DOCUMENT EXTRACT =>
▼

# 2013 Kenworth T660



## TREOUSAMPS_GP (Dec 24, 2009)

We had never worked on anything with a Nav plus system so we just jumped in on this and hoped for the best and it went great. 


















The owner wanted the Navplus out and wants his Randy Mcnally put in the Navplus hole. Also want a flip out DVD player in the dash and a screen in each visor. We used a Clarion VZ401 flip out for the dash and two Fahrenheit screens for the visors. We originally wanted to double din the navplus hole but no go with the owner because he loves the gps he has and wants to clear up the windshield. 










From the factory you can see the dremel marks looks like they did it to make it fit










got the Clarion in 










Took out the visors noticed they used two Phillips head screws and one bolt on each visor i dont know why they put an oddball bolt in instead of phillips but oh well.


















ran video cable and power wire to each visor for screens


















my friend Eric working on one of the visors









visors are in and look good (only took picture of first side i put in)


























ran power wire for amp that will be going in next time we get the truck back the mcnally will be moved next time we were on time crunch we got truck friday night and worked two days on it. Owner needed truck sunday at 7 am for another week of hauling.


----------



## TREOUSAMPS_GP (Dec 24, 2009)

Also forgot to mention we used a spare switch that was in the dash to turn the screens on it was really convenient actually


----------



## chevyrider96 (Mar 5, 2010)

Any subs going in this?

▲

PROVIDED MATERIAL =>
▼

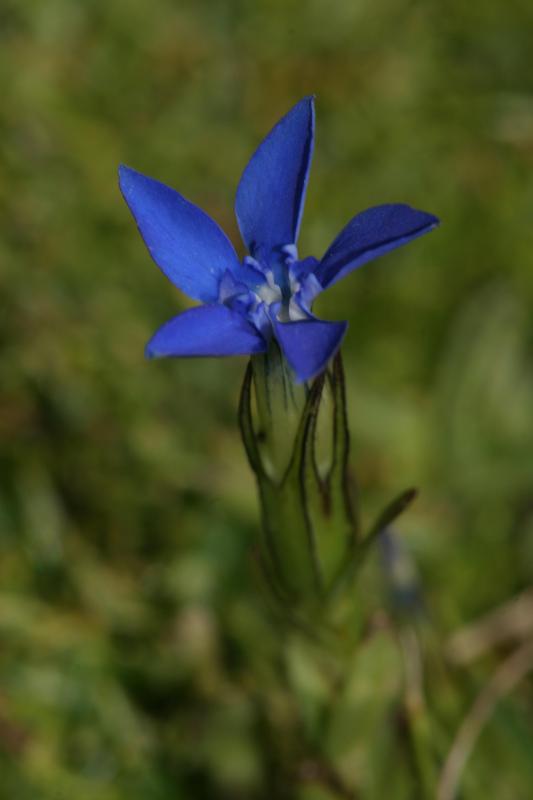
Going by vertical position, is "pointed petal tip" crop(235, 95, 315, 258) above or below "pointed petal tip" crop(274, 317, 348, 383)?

▲

EXERCISES TO COMPLETE =>
a) In the Kenworth T660 install thread, rewrite the paragraph beginning "The owner wanted the Navplus out" as a short bulleted list that keeps its main facts.
b) List every wire or cable the Kenworth T660 thread says the installers ran, and say what each one was for.
c) Extend the Kenworth T660 install thread past its final post.

FINAL ANSWERS =>
a)
- The owner wanted the Navplus removed and his Randy Mcnally put in the Navplus hole.
- He also wanted a flip-out DVD player in the dash and a screen in each visor.
- A Clarion VZ401 flip-out went in the dash, and two Fahrenheit screens went in the visors.
- The installers first wanted to put a double din in the Navplus hole. The owner refused because he loves his GPS and wants to clear up the windshield.

b)
- Video cable to each visor, for the screens
- Power wire to each visor, for the screens
- Power wire for the amp that will go in the next time they get the truck back

c)
----------



## TREOUSAMPS_GP (Dec 24, 2009)

yes, he wanted a 15" Treo SSX put in with a Treo amp. He wants the sub to be setup like a home theater sub. We will be building the box this weekend then we just have to wait til we can get the semi back.


----------



## wdemetrius1 (Aug 16, 2007)

I'm Loving it.


----------



## kevinclayton92 (May 20, 2013)

Nice truck! I really love the interior of it, especially the engine. My brother also have a kenworth and he's using it on over dimensional loads. He's moving heavy items with a big trailer.


----------



## TREOUSAMPS_GP (Dec 24, 2009)

after we got this finished we had to take it all out because he moved to a smaller truck and is having one of his drivers use this one, we will be reinstalling the stuff in his new semi


----------



## red91z28 (Apr 19, 2015)

I was wondering what adapter you used to tie into the Kenworth factory wiring? I got a 2014 T660 kenworth that has that Navplus and I hate it. I'm really wanting to change the deck to something way better and put my own nav in the dash.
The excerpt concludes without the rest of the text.